A recent survey of schoolteachers has revealed what you probably already knew: other people’s children just aren’t as good as yours.
Each new school year, parents happily anticipate the opportunity to pressure their young children to excel at vital school subjects, such as leaf-pressing and macaroni art. With competition to get into the nation’s most overpriced universities at an all-time high, parents know they need to begin with an overpriced preschool and keep their children competitive all through their secondary education years.
And it seems to be working.
Preschool teacher Marilyn Ruble assures everyone who walks through her door for today’s parent-teacher conference that their child is the most extraordinary, and that the incident on the playground last week was definitely the other kid’s fault.

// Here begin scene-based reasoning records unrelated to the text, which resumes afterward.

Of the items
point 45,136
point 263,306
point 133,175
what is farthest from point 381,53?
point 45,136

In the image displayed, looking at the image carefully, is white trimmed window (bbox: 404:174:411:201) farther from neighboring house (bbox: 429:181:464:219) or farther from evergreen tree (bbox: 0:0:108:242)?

She also vows to make sure that their child lands that first chair in the recorder concert that they were obviously robbed of last year.
Over at the high school, the end result of raising such exemplary children is clear, as every student has already earned a participation trophy, despite the fact that their school year doesn’t even begin until next week.
Both teachers and parents have been pleased with the results of the poll, with teachers no longer having to suggest to parents that their child might not be perfect, and parents no longer having to worry that anybody else might be unaware of their superiority as parents. The only people who seem unhappy are the children themselves, but that is most likely just because they haven’t been told enough today that they are better than everyone else.